$70 a barrel is the right price to help maintain a steady flow of investment from companies and resources into new resources, according to Qatar's oil minister, Abdullah al-Attiyah.
Speaking at 'Petrotech', India's biggest oil and gas conference, Mr. al-Attiyah, said: "Low prices will reflect a freeze in investment in new resources. When growth comes back, we will have another shock, as resources will not be there to meet demand." Following a rollercoaster year for oil prices Qatar is the second Organisation of Petroleum Exporting Countries (OPEC) nation to have one of its officials speak out about a suitable price for oil to trade at.
In late November, when prices were floating around the $55 a barrel mark, a Saudi Arabian official claimed that $75 would be a fair price for crude. It was the first time in several years that the world's biggest exporter of oil had identified an optimum price level.
Qatar currently produces around 7.35 million barrels per day (bpd) and carries a surplus of 9.0 million bpd. Mr. al-Attiyah bluntly added: "Oil prices over $100 are not logical. I also don't appreciate low oil prices."
While OPEC has attempted to stamp its authority upon prices, through a series of quota cuts, prices have continued to react primarily to external influences: such as plummeting demand levels and falling forecast figures.
The producer-cartel decided to cut quotas by 2 million bpd at collective meetings in September and October of last year. Then in December it agreed to lower output by a further 2.2 million bpd – from the start of the new year onwards.
Initial cuts failed to make an impact on the markets, largely due to an air of skepticism surrounding the organisation's ability to successfully implement and monitor the cuts across all of its member states. Being well aware of this al-Attiyah said that members of OPEC had complied with the cuts: "so far, so good".
Yet even with successful implication the cuts have failed to create the desired floor to prop up falling prices.
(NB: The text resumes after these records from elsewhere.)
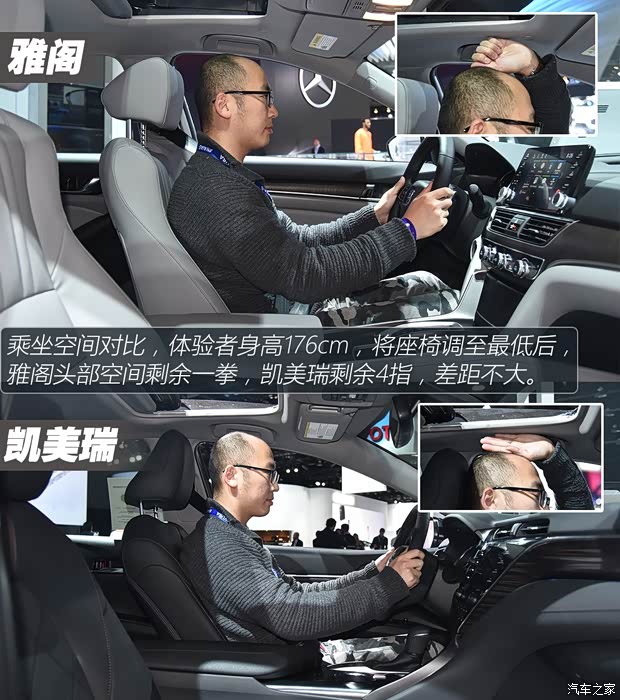 本田(进口) 雅阁(海外) 2018款 基本型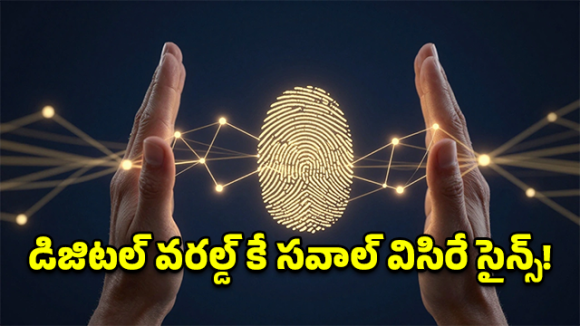 Fingerprints: వేలిముద్రల మిస్టరీ.. ప్రపంచంలో ఏ ఇద్దరివి ఒకేలా ఎందుకు ఉండవు?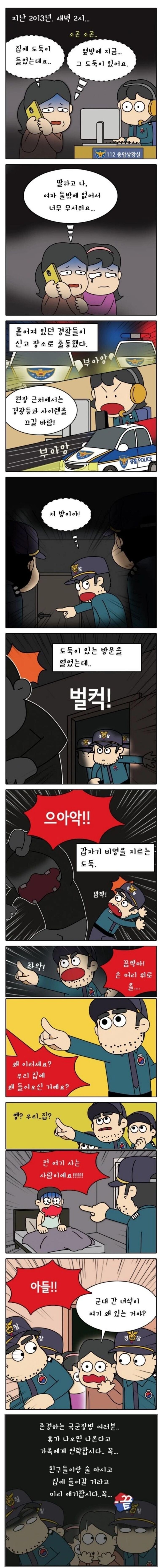 옆방에 도둑이 들어서 신고한 모녀.jpg_1.jpeg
Unsurprisingly hearsay talk of OPEC calling an early meeting in February has begun to spread; something the oil minister was quick to quash.
In a decidedly objective statement al-Attiyah said that oil producers should not smile when crude prices are at record highs, just as consumers should not be grinning from ear-to-ear when prices at the pump are low, quite simply because both are counterproductive for the long-term development, and stability, of the industry.